(Prompt A) Reproduce verbatim the stretch of the Aaron Milton biography from "Aaron Milton (born" through "player honours twice.".
(Prompt B) Extend the biography of Aaron Milton, the Canadian football running back, beginning after its final sentence.

(Selected excerpt)

Aaron Milton (born May 26, 1992) is a Canadian football running back. He was drafted by the Edmonton Eskimos in the second round of the 2014 CFL Draft. He played CIS football at the University of Toronto and attended Sinclair Secondary School in Whitby, Ontario.

Early years
Milton played high school football at Sinclair Secondary School. He earned athlete of the year honours three times and football most valuable player honours twice.

College career
Milton played for the Toronto Varsity Blues from 2010 to 2013. He played in six games his freshman year in 2010, rushing for 247 yards and two touchdowns while recording nineteen receptions for 139 yards. He also punted nine times. Milton appeared in eight games in 2011, rushing for 524 yards and two touchdowns while catching twelve passes for 188 yards. He didn't play in 2012. He played in eight games his senior season in 2013, rushing for 603 yards and one touchdown while also totaling nine receptions for 62 yards. Milton also completed a 30-yard pass attempt to Alex Pierzchalski on a trick play that went for a touchdown in 2013.

(Information provided)
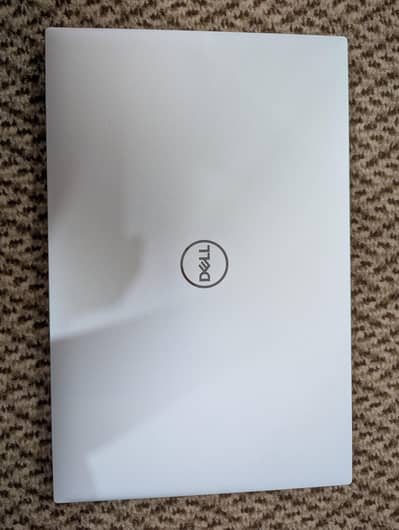 Dell XPS 17 9710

(Exercise answer A)
Aaron Milton (born May 26, 1992) is a Canadian football running back. He was drafted by the Edmonton Eskimos in the second round of the 2014 CFL Draft. He played CIS football at the University of Toronto and attended Sinclair Secondary School in Whitby, Ontario.

Early years
Milton played high school football at Sinclair Secondary School. He earned athlete of the year honours three times and football most valuable player honours twice.

(Exercise answer B)
Professional career
Milton was selected by the Edmonton Eskimos with the fifteenth pick in the 2014 CFL Draft. He played in three games as a reserve fullback for the Eskimos his rookie year in 2014. He played in five games for the team in 2015, accumulating two special teams tackles. Milton recorded a tackle in the West final as well. The Eskimos won the 103rd Grey Cup against the Ottawa Redblacks by a score of 26-20 on November 29, 2015.

On February 15, 2017, Milton signed with the Saskatchewan Roughriders. After retiring from football just three months later, Milton started a comeback in 2019, when he signed with the Lübeck Cougars in the German Football League 2 (GFL2).

Personal life
Milton's mother played college basketball and his father played semi-professional soccer. Aaron's sister was a member of the soccer national development program.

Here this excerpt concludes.